*Directions for this task*.
Please copy every line of the records below that holds the word "marking".

Data for this exercise: Begin

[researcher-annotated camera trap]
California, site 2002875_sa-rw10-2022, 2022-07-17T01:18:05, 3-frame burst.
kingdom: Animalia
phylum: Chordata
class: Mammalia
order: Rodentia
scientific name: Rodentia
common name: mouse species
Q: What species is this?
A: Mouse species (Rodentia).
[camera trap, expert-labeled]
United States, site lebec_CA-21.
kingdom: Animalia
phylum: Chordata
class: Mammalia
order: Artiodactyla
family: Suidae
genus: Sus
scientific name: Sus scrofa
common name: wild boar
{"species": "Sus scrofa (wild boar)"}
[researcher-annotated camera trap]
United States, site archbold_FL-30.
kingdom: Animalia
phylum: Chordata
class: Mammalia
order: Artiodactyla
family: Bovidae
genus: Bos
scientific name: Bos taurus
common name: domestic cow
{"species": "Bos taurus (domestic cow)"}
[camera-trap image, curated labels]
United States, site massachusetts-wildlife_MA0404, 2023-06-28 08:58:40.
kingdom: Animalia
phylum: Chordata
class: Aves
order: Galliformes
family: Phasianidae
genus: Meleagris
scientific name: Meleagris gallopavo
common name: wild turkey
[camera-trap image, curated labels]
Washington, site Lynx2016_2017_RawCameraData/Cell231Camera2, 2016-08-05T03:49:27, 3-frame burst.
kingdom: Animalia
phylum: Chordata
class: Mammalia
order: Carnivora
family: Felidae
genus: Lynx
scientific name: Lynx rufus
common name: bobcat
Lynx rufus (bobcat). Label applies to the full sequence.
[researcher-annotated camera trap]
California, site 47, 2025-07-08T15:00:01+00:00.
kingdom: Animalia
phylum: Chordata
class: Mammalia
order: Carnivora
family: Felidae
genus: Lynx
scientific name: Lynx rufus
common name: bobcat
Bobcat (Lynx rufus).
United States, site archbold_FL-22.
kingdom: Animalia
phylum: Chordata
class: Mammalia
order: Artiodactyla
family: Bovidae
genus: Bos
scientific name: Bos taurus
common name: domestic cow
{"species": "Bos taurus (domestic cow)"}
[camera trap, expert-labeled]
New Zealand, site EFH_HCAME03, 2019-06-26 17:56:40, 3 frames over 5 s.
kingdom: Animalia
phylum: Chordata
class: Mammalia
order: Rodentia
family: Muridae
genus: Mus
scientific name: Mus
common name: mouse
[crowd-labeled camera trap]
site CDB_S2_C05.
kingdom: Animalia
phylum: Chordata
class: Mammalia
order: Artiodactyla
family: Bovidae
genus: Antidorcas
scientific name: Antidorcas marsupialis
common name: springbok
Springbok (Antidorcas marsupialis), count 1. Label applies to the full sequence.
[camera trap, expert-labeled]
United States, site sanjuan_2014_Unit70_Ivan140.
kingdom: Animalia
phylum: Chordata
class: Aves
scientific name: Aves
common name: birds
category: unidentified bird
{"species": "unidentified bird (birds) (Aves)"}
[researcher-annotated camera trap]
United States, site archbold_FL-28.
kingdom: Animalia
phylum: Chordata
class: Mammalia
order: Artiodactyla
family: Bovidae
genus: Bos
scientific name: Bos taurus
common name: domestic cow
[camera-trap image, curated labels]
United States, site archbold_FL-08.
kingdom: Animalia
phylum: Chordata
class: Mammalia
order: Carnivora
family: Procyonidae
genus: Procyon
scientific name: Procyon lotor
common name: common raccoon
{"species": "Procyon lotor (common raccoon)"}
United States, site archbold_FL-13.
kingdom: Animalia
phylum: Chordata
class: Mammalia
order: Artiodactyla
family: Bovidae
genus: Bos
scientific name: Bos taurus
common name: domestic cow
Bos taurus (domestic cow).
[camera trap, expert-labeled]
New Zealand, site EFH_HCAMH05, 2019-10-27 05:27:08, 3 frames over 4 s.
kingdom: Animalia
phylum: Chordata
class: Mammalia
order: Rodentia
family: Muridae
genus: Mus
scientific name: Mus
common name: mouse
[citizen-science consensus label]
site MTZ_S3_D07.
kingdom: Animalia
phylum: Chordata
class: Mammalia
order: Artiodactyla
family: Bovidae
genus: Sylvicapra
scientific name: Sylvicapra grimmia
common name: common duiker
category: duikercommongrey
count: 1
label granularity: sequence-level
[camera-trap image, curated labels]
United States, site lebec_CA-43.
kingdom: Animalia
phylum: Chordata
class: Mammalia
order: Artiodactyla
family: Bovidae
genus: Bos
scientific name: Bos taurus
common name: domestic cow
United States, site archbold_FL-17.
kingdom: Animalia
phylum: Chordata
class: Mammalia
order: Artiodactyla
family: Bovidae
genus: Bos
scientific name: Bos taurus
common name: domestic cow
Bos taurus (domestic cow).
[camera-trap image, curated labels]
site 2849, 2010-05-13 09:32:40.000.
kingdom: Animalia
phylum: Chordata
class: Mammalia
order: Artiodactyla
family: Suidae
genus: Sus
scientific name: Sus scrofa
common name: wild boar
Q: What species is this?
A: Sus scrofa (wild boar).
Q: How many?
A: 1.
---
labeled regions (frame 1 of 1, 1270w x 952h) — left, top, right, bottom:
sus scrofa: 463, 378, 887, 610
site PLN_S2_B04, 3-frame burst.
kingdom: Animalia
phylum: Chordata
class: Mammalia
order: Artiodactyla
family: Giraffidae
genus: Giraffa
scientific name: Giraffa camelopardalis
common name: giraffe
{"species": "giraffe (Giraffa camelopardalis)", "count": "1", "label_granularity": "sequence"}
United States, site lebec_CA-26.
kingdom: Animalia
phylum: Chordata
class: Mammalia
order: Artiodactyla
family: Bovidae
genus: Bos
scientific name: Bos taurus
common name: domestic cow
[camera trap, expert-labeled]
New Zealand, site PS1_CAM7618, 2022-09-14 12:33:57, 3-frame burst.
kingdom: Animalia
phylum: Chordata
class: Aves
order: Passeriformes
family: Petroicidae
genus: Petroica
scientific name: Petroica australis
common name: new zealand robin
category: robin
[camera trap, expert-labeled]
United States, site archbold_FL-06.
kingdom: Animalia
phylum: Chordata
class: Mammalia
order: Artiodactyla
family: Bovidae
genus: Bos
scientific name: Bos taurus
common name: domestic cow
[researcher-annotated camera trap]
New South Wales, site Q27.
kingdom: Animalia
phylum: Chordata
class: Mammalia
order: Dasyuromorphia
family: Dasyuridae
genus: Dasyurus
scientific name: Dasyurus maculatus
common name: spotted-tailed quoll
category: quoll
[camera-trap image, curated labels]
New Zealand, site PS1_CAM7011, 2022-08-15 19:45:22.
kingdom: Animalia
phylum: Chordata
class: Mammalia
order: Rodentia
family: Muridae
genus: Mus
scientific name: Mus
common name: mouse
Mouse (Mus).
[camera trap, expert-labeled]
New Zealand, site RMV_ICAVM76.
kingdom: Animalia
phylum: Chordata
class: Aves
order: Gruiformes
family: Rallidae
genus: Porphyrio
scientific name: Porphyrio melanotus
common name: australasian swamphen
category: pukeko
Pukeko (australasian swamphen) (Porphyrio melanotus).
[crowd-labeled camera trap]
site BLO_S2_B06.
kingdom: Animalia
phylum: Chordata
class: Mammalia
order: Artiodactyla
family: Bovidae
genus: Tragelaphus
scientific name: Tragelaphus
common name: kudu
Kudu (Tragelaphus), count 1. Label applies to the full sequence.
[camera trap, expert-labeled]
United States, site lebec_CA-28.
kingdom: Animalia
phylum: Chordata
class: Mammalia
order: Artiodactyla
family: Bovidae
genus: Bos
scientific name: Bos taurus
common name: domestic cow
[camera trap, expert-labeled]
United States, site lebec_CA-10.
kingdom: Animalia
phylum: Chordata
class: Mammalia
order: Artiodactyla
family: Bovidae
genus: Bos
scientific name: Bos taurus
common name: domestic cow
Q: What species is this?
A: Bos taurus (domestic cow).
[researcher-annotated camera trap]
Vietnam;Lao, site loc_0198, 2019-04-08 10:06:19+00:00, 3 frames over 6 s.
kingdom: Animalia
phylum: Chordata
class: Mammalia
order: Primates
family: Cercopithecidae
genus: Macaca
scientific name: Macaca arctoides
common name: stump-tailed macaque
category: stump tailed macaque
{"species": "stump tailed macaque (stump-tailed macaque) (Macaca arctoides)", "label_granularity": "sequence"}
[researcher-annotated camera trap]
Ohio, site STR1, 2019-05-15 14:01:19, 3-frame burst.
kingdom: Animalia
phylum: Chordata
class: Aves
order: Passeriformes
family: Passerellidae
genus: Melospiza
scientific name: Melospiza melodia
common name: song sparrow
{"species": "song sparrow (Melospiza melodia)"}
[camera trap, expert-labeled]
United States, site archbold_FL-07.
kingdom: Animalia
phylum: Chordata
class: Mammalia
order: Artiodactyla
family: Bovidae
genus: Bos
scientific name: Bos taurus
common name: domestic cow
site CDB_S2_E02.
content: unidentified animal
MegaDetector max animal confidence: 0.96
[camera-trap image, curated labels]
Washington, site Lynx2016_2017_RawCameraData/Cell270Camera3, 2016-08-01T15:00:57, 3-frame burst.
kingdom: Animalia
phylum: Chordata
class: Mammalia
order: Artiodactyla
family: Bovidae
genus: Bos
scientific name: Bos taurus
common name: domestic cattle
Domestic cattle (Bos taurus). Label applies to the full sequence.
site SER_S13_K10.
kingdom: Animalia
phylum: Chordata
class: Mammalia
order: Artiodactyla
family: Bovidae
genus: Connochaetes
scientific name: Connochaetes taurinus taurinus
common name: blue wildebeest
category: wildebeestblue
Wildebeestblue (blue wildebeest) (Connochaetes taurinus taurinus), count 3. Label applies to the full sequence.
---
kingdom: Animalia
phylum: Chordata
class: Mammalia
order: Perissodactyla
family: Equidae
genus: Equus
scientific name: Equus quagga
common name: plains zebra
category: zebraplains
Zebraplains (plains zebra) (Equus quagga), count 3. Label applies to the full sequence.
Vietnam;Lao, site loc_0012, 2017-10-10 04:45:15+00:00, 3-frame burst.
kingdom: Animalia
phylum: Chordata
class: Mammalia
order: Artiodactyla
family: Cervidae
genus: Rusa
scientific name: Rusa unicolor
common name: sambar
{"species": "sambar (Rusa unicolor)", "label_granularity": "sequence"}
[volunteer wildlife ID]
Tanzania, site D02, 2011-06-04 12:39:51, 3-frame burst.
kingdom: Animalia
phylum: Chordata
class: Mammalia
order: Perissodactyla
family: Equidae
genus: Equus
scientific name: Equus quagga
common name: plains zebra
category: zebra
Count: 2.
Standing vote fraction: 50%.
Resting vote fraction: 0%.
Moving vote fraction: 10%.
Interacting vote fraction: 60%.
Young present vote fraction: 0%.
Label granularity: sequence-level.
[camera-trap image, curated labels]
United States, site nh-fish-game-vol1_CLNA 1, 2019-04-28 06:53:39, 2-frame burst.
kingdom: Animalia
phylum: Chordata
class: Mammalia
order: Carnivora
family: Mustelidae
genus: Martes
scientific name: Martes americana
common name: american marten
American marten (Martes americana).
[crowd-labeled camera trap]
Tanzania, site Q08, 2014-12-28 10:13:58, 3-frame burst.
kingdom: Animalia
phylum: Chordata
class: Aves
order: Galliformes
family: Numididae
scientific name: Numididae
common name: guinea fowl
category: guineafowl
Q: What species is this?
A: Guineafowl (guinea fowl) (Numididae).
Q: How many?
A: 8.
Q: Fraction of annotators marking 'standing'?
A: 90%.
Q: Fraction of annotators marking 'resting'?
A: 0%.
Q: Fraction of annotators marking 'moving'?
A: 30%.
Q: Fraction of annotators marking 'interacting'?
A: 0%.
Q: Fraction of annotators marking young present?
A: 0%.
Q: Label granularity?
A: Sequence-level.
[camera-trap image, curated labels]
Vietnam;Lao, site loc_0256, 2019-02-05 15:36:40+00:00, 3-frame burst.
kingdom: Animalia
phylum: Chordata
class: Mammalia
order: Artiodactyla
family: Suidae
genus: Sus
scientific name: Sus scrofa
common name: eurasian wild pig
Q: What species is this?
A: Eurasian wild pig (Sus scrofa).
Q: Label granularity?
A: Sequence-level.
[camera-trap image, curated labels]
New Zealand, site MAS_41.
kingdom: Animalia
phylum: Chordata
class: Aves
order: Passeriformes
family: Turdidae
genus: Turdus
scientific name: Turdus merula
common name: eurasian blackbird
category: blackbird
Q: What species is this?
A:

Data for this exercise: End

*Task solution*.
Q: Fraction of annotators marking 'standing'?
Q: Fraction of annotators marking 'resting'?
Q: Fraction of annotators marking 'moving'?
Q: Fraction of annotators marking 'interacting'?
Q: Fraction of annotators marking young present?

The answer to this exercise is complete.